# Hardware + Hitze ??



## TheArival (28. März 2009)

Da ja in ein Paar Monaten wieder die Temperaturen hoch gehen, so das es wieder richtig heiß wird.


Wollte ich fragen, ob man auf die Hardware dan besser aufpassen muss oder irgendwas beachten muss wenn es wieder Heiß wird bzw: wenn der Sommer kommt ??

Mit Freundlichen Grüßen


----------



## der Türke (28. März 2009)

allso du meinst wenn die Ausentemperatur steigt könnte es ein schaden mit der Hardware deines Pc´s kommen?


----------



## Mexxim (28. März 2009)

Man sollte sowieso regelmäßig die temps checken . Im sommer hast du ~0-5C mehr....also ich zumindest^^


----------



## der Türke (28. März 2009)

Lass doch immer PC wizard 08 (freeware)an dann weisst du wieviel grad es ca beträgt


----------



## TheArival (28. März 2009)

der Türke schrieb:


> allso du meinst wenn die Ausentemperatur steigt könnte es ein schaden mit der Hardware deines Pc´s kommen?


 

Jo, genau.


----------



## der Türke (28. März 2009)

Die meisten Hardware schalten sich bei erhöhter Temperatur aus wie z.B. Netzteil oder GPU

Aber wenn dann müsstest du schon 28-40 grad draussen haben damit es sowas passiert


----------



## BamBuchi (29. März 2009)

der Türke schrieb:


> Die meisten Hardware schalten sich bei erhöhter Temperatur aus wie z.B. Netzteil oder GPU
> 
> Aber wenn dann müsstest du schon 28-40 grad draussen haben damit es sowas passiert



Wenn du den PC draussen in der Freiheit stehen lässt bei 40 grad un noch Crysis laufen lässt, dann ja


----------



## CCJosh (29. März 2009)

also vieleicht oc n bisschn niedriger


----------



## Derber-Shit (29. März 2009)

Naja, dafür müsste es schon im Zimmer 30 °C betragen, damit man aufpassen wüsste.

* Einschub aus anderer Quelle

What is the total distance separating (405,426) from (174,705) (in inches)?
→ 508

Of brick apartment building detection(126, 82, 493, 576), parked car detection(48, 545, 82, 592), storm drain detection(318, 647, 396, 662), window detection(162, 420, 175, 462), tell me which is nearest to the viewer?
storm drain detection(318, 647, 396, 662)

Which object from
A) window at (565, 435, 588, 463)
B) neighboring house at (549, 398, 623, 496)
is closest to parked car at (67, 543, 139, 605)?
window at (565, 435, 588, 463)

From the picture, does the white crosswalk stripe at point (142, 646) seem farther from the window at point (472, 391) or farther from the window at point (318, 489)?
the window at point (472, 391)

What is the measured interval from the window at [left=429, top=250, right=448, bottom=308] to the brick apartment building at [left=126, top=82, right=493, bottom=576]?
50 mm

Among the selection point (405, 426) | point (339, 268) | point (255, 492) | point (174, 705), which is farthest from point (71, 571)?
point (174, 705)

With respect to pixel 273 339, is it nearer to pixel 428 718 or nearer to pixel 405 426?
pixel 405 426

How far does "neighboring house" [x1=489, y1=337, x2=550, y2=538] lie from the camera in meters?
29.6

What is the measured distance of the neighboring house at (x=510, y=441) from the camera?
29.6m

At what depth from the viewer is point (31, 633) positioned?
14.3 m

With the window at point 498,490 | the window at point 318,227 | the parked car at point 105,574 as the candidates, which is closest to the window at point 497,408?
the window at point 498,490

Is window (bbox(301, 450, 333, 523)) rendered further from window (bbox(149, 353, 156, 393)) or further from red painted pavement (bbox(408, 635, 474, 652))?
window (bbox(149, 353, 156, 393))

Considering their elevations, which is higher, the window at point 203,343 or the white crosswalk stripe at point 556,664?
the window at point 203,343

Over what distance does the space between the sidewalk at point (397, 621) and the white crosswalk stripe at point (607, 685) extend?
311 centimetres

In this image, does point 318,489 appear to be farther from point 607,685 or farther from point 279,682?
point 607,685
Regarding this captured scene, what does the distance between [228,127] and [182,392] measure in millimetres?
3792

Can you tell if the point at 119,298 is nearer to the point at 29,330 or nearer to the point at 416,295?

Eventuell bei hitzigen grafikkarten mit StandartKühler aufpassen... also an alle 4870X2 Besitzer 

Sonst würde ich mir aber keine Sorgen machen. 

Gruß vom Shit


----------



## g.Status (11. April 2009)

Derber-Shit schrieb:


> Eventuell bei hitzigen grafikkarten mit StandartKühler aufpassen... also an alle 4870X2 Besitzer
> Gruß vom Shit


Oder die garkeinen Kühler haben 

Also wenn dir der Rechner im Sommer abschmieren sollte,dann eifnach mal den Rechner entstauben und eventuell 'nen Lüfterreinbauen


----------



## holy-derwish (13. April 2009)

wer spielt den bitteschön mit seinem pc draußen?
mit laptop oder netbook schon... aber bitte mit einem PC DRAUSSEN!!!
wenn dann müsste es schon eine lan maschine sein
mit cube oder m-atx gehäuse


----------



## chrisz84 (5. Mai 2009)

Ich hatte solche Probleme bei früheren Rechner durchaus mal, da mein Zimmer direkt unterm Dach ist und es sich immer Sommer locker mal auf 30-40°C aufheizt. Hab deswegen in mein aktuelles Projekt eine 4-Kanallüftersteuerung eingebaut in Kombination mit anständigen Lüfter die generell erst angeworfen werden, wenn Leistung gefragt ist. 
Is halt schon ne praktische Lösung, da ich grade wenn ich lerne oder was für die Uni mache möglichst viel Ruhe bzw. wenig nervende Geräusche haben möchte und ich durch die Steuerung bequem die Läutstärke regulieren kann.


----------